Today was a bit of a rest compared to yesterday, being just 10kms with an ascent and descent of 300m. Come on legs, you can do it. 🙂
We started in Mancha Blanca village and began heading towards Timanfaya National Park. Our leader, Ramon, was keen to show us a “bug”, actually a scale insect, that lives on some of the cacti of Lanzarote. In fact, it used to be farmed. It was the Cochinilla, the poor things being crushed and used to make the red dye, cochineal. Ramon had been examining suitable cacti and finally found some with clusters of what he wanted to show us. Now we’re getting to the interesting stuff.
Our route through the village farming landscape eventually got us to one side of a Timanfaya lava field which we proceed to walk across. The going was flat but rough. These volcanic rocks are quite jagged and sharp and you really don’t want to stumble and fall on them, so constant vigilance was needed watching your footing. Once again, I was glad of the steadying trekking poles.
Having crossed the lava field, we were to be met by another local guide and split into two groups.
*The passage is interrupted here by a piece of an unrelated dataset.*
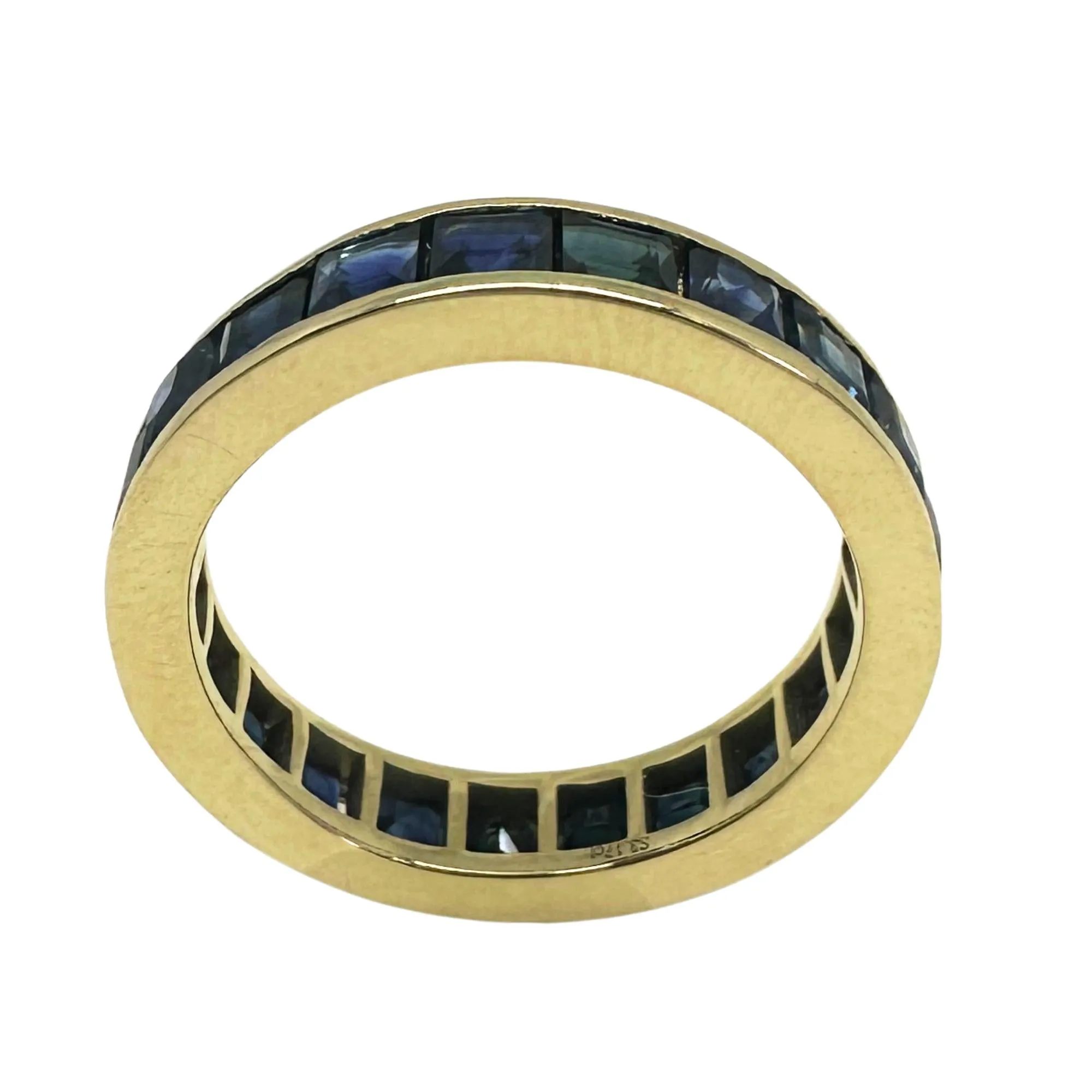14K Sapphire Eternity Band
The Spanish, bless ‘em, had decreed that group sizes in the Timanfaya National Park should be limited to eight. There were 16 of us paying tourists so two groups of eight it was. We would be circumperambulating a caldera, one group going clockwise (including Francine) whilst the other (including me with Ramon) went anticlockwise.
Ramon’s group soon bumped into the NP Gestapo. We innocent bystanders could tell that a disagreement ensued in rapid Spanish. I caught “ocho” and “nueve”. Ah ha! It didn’t take an Einstein to figure out that while we were eight tourists, we numbered nine with our leader and the Gestapo weren’t happy. Ramon apparently had an email from the park authorities stating that eight plus a guide was permitted but the message didn’t seem to have made it through to the troops on the ground. We were eventually allowed to continue. Ain’t bureaucracy wonderful? Oh, your groups of eight/nine aren’t supposed to pee in the park, either – no popping behind a bush. How curious is that? Stay dehydrated is my advice.
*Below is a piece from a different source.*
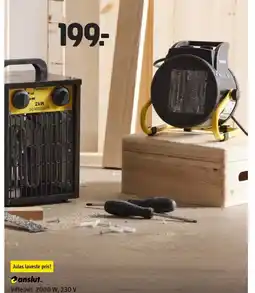 Jula Anslut... vifteovn 2000 w, 230 v 025-915 tilbud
This circumperambulation was one of Lanzarote’s unvarying trudges, frankly. It used to be permitted to walk up the side of the caldera and peek into the crater but this practice had been stopped. Given that there wouldn’t be any bubbling lava to look at, I wasn’t sorry. Plants clinging to the sides made for some light relief.
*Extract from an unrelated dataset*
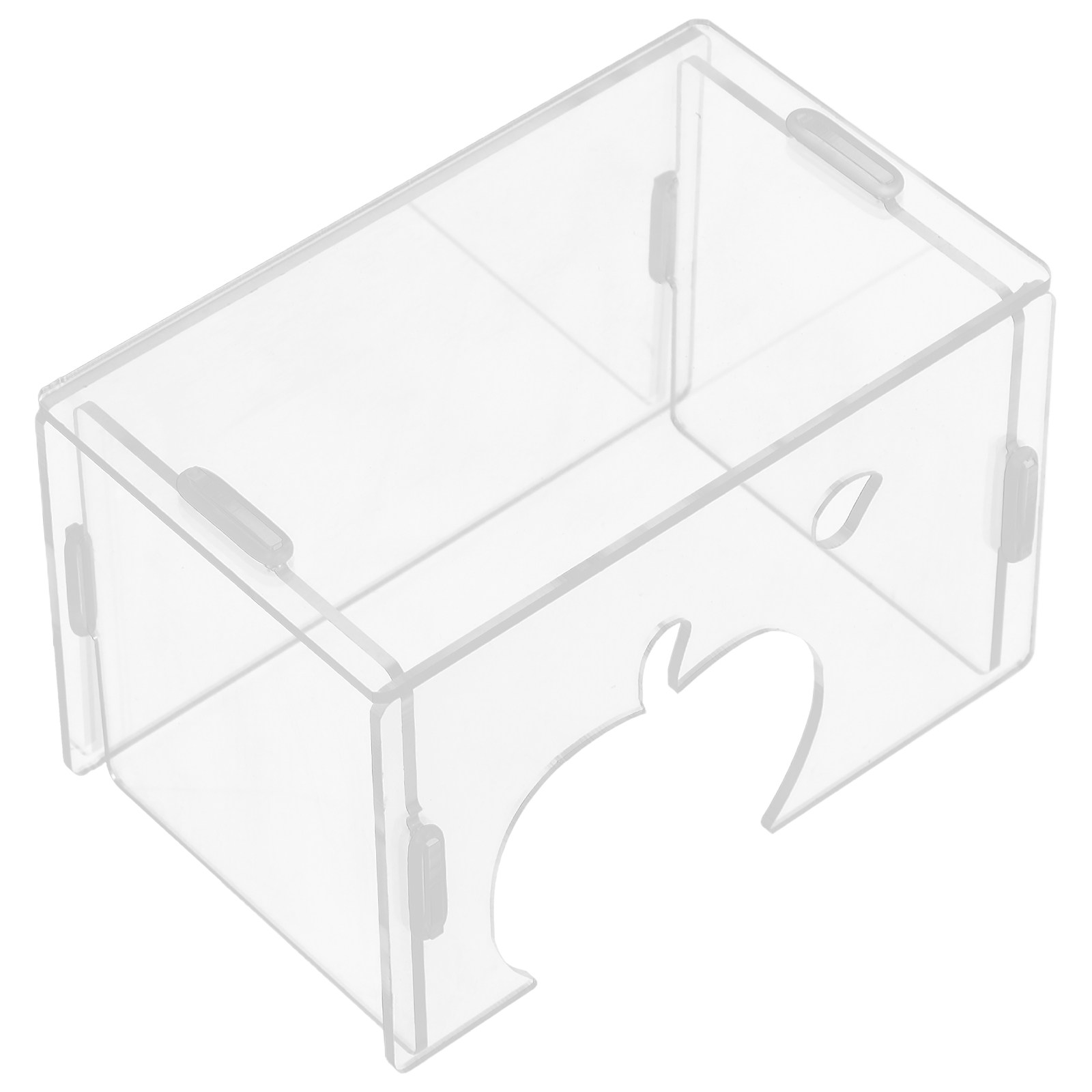 Hamster Hideout Clear Acrylic  - Home Decor Habitat ulasan dan harga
At the end of our circuit we stopped for lunch before returning along a road to our bus. Our bus took us to a bodega at La Geria, a bodega naturally being another more interesting place. La Geria is famed for its unique vineyards; the local farmers have devised an ingenious way to cultivate wine in this harsh environment, creating funnel shaped pits protected with low dry stone walls in which to grow Malvasia grapes. Guess which way the prevailing wind blows. We’d seen a few other designs to protect the vines, too.
Our tasting in the bodega at La Geria confirmed something that we’d suspected at dinners: Lanzarote wines are actually very good. They are not cheap, though, being around €10 a bottle in supermarkets. Given the landscape and farming methods, production is necessarily quite low so they seem to be used for the local market rather than exported.
One of the more interesting days for me, so far.